Third, and this is the chess parallel that keeps coming up, competitive activities tend to survive their automation. When chess engines began routinely beating grandmasters in the late 1990s, predictions of the game's death proliferated. What actually happened was bifurcation. Online play required engine-detection systems and proctoring software like Chess.com's Proctor. The Suzu Labs analysis raises a difficult complication, though. Chess has move-by-move telemetry that allows statistical detection of cheating after the fact. CTFs have nothing comparable. Platforms see only a flag and a timestamp. Enforcement of human-only competition will likely require in-person, proctored events.

Fourth, an entirely new genre has emerged: CTFs about LLMs themselves. Projects like AI Goat ship deliberately vulnerable language model deployments for players to attack via prompt injection, model exfiltration, and tool-use abuse. DEFCON's AI Village has been running large-scale red-teaming exercises against frontier models since 2023.

Fifth, the most ambitious CTF in history is itself a contest of AI systems. DARPA's AI Cyber Challenge, AIxCC, concluded its two-year competition at DEFCON 33 in August 2025. Team Atlanta took home the $4 million grand prize, with Trail of Bits and Theori winning $3 million and $1.5 million respectively, out of a total $8.5 million prize pool. The competition tasked autonomous systems with finding and patching real vulnerabilities in critical infrastructure software. Far from killing the CTF format, agentic AI has given rise to its highest-stakes incarnation.

What is Actually Happening

The most accurate framing is not death, but transition. The CTF as a contest of unaided human cognition is ending, in the same sense that long-distance running ended when bicycles were invented, which is to say, it did not, but it became one option among many. What is emerging in its place is a layered ecosystem.

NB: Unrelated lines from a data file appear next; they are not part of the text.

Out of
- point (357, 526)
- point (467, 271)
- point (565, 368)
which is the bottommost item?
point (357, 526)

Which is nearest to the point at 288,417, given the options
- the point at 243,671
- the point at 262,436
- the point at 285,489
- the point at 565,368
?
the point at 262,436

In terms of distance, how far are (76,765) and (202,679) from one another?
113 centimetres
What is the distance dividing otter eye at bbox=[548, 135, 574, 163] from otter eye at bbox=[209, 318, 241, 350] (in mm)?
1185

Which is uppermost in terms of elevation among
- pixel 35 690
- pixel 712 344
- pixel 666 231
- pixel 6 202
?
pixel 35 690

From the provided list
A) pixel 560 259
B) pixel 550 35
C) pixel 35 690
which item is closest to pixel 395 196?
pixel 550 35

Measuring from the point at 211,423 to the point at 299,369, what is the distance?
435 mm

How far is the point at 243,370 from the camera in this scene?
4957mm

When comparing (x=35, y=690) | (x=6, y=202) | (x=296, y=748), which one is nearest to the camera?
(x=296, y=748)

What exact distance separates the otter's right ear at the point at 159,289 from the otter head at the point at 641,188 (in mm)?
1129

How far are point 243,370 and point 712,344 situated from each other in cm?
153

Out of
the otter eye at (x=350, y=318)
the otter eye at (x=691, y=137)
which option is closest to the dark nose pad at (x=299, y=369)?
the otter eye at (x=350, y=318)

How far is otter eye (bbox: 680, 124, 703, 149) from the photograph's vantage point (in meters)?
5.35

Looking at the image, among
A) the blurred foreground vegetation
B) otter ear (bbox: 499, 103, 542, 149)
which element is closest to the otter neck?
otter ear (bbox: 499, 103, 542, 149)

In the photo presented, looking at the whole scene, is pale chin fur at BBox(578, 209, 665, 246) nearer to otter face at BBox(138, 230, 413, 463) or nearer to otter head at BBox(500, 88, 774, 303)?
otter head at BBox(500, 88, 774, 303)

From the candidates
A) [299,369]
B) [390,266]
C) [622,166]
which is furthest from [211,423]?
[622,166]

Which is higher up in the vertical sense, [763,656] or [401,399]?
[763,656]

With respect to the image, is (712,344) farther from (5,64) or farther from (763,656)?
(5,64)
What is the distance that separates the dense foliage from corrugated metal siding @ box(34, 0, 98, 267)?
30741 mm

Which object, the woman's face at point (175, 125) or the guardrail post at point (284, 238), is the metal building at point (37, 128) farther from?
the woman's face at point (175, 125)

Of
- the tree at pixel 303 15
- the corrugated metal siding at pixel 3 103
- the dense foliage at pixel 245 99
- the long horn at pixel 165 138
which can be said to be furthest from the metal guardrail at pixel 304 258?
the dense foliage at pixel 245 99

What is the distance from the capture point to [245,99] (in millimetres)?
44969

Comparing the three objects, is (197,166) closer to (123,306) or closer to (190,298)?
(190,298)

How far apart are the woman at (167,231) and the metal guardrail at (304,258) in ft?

At the bottom, beginner and educational CTFs like picoCTF and OverTheWire's Bandit have largely been solved by general-purpose models. Their value now lies in pedagogy, not competition. A learner using ChatGPT to walk through Bandit is doing something closer to a guided tutorial than a contest, and that is fine.

In the middle tier, contests like BSidesSF have entered the agentic era. The competition has shifted from "who is the best hacker" to "who has built the best pipeline of hackers." The relevant skills now include prompt engineering, multi-agent orchestration, tooling integration, and the financial willingness to spend on compute and API tokens. This is uncomfortable for purists, but it is also a real skill set that maps onto how professional offensive security increasingly works.

At the top, the elite CTFs are running an arms race between challenge designers and agent builders. Models like Mythos are forcing that race forward faster than designers had planned for. It looks more like the present state of competitive programming, where the existence of strong AI solvers has not killed the ICPC but has changed how it is run, judged, and proctored.

So, are CTFs dead because of LLMs? No, but the version many practitioners loved is fading, and we should be honest that some of the benchmarks announcing its demise have been sloppier than the headlines suggest. The new game is harder to define, harder to police, and harder to win. It is also undeniably more reflective of what cybersecurity itself is becoming. The flags are still out there. The hands holding the keyboards have just grown a little less exclusively human.